## Trecho fornecido
-------

Michael Bay copia "THX 1138" em longa sobre futuro pós-apocalíptico, mas abusa da violência banal

Ficção vulgariza filme de estréia de Lucas

THIAGO STIVALETTI
COLABORAÇÃO PARA A FOLHA

Em 1971, George Lucas fazia sua estréia na direção com "THX 1138", uma ficção científica de tema sombrio em que os personagens viviam em um sistema asséptico gerenciado pelo governo. Os pensamentos eram controlados, a liberdade era uma impossibilidade, e o amor, um crime.
O homem do título começa a ter crises existenciais e, com sua mulher, desafia o sistema. A distopia tinha claras influências de "Admirável Mundo Novo", de Huxley, e de "1984", de George Orwell.

-------

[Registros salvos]
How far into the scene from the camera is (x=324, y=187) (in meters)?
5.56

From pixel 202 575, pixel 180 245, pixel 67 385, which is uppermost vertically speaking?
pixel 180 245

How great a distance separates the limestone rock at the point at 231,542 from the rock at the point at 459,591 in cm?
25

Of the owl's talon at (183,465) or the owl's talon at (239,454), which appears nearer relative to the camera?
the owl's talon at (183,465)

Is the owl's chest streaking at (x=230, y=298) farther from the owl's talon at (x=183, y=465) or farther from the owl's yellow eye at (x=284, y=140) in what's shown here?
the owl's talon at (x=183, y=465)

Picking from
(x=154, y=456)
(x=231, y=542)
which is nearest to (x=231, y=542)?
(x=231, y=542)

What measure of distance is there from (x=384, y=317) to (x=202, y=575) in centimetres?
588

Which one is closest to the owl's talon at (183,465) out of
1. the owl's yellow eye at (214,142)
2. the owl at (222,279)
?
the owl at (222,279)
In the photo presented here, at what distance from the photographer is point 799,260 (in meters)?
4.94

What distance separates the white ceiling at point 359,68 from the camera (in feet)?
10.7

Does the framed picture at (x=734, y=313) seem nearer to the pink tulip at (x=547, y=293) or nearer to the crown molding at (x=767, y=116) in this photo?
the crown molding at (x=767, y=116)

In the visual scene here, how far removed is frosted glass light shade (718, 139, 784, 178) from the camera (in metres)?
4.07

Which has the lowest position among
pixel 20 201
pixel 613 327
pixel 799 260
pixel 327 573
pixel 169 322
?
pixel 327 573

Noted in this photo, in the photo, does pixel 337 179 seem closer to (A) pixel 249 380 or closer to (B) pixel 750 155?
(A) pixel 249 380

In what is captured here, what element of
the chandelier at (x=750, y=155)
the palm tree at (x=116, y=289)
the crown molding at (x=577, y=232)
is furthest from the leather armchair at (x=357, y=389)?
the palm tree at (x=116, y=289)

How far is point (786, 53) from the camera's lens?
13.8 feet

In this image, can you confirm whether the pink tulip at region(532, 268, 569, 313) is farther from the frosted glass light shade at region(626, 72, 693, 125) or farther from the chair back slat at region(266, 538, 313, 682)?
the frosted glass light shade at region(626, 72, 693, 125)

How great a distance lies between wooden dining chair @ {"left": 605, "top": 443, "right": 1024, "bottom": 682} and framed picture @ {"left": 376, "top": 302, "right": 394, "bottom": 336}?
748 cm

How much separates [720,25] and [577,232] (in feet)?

-------

## Exercícios
1 > Copie do trecho sobre "THX 1138" a parte que vai de "Ficção vulgariza filme" a "de George Orwell.".
2 > Segundo o trecho sobre "THX 1138", em que ano George Lucas estreou na direção?

## Respostas
1 >
Ficção vulgariza filme de estréia de Lucas

THIAGO STIVALETTI
COLABORAÇÃO PARA A FOLHA

Em 1971, George Lucas fazia sua estréia na direção com "THX 1138", uma ficção científica de tema sombrio em que os personagens viviam em um sistema asséptico gerenciado pelo governo. Os pensamentos eram controlados, a liberdade era uma impossibilidade, e o amor, um crime.
O homem do título começa a ter crises existenciais e, com sua mulher, desafia o sistema. A distopia tinha claras influências de "Admirável Mundo Novo", de Huxley, e de "1984", de George Orwell.

2 > Em 1971.